Les objectifs portés par le projet Germination sont ambitieux (s’attaquer à la préservation de la biodiversité agronomique et à la lutte contre l’insécurité alimentaire dans la région océan Indien) et ce n’est qu’avec l’implication de chacun des partenaires qu’ils pourront être couronnés de succès.






Pour aller plus loin :

[1] Cette érosion est sans précédent en ce sens où elle découle des activités humaines, contrairement à l’emblématique crise K-T qui causa la disparition des dinosaures non-aviens. Extinction aujourd’hui imputée à une origine extra-terrestre : la chute d’un météorite en lieu et place de l’actuel Mexique.
[2] Cette méthode consiste à congeler les semences végétales en utilisant de l’azote liquide. Ce composé ordinairement à l’état gazeux permet de descendre en un temps record à la température de -196°C sans pour autant altérer les cellules du matériel biologique cryogénisé.

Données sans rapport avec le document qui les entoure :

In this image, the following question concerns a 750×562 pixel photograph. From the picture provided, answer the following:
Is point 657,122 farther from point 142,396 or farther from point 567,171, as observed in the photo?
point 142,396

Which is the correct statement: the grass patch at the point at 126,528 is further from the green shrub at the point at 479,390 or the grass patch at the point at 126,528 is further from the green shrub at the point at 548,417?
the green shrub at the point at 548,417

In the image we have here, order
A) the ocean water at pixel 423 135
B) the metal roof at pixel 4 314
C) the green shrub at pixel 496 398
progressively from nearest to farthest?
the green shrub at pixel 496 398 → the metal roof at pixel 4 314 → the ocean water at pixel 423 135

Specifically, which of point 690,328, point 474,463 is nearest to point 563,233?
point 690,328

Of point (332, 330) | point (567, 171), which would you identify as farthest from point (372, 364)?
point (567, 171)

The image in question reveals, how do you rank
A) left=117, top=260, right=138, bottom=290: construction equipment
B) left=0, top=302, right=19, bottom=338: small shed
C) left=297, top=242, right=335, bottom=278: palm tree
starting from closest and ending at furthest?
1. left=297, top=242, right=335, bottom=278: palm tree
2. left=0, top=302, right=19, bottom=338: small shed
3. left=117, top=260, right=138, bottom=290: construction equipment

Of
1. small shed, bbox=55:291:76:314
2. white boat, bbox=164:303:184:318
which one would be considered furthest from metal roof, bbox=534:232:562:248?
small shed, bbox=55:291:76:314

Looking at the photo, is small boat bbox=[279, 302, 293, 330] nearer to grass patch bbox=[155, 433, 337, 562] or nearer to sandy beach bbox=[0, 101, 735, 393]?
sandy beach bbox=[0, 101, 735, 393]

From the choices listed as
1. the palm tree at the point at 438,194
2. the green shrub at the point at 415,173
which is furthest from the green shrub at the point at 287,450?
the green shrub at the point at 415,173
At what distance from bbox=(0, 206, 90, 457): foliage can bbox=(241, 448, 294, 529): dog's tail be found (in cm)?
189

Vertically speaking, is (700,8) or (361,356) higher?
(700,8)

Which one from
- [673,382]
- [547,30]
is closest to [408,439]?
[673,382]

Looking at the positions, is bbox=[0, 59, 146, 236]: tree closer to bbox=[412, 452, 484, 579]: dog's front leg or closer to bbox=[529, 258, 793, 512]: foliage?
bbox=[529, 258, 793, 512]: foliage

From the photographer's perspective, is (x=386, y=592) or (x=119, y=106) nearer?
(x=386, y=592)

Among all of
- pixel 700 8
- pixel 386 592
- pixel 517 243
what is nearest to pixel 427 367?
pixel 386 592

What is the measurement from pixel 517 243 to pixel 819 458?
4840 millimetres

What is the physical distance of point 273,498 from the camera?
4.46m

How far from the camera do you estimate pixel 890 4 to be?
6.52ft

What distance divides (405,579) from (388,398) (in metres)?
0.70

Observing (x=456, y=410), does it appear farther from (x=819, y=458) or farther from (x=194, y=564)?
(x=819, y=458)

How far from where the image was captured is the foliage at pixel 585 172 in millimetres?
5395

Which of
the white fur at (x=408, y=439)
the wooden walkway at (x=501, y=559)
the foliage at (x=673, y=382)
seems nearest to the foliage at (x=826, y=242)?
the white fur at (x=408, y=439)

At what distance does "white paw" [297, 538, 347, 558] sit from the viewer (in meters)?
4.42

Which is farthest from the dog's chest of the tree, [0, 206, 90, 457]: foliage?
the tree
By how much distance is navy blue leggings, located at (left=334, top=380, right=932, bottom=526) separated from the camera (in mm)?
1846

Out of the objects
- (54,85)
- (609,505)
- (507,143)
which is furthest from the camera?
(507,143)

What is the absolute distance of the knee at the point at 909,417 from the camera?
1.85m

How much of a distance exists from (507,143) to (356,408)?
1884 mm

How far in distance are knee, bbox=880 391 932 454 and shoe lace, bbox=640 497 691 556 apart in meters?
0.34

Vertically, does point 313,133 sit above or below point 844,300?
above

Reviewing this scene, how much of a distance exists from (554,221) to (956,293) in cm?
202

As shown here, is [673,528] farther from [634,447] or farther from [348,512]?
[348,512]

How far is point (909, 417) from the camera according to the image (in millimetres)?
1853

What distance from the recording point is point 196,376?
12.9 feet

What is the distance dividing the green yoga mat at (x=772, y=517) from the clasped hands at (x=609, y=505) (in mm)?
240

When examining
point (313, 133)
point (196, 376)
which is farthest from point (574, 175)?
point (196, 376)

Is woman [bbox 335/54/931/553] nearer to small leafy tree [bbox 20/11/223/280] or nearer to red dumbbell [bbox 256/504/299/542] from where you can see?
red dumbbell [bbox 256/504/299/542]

[3] Les ravages causés par le phylloxera dans les vignobles Français à la fin du XIXème siècle n’ont pu être surmontés que grâce à la grande diversité du genre Vitis. En effet, si la France produit encore du vin aujourd’hui c’est en partie grâce à la vigne nord-Américaine Vitis riparia. Résistante au phylloxera, on l’utilisa comme porte greffe pour les cépages Français. Ceux-ci se trouvèrent alors immunisés contre les piqûres de l’insecte responsable du phylloxera et la production de vin Français put reprendre de plus belle.
[4] C’est le « Common héritage of mankind » du protocole de Nagoya sur l’accès aux ressources génétiques (2012) visant à lutter contre la biopiraterie et comptant à ce jour plus de 92 signataires.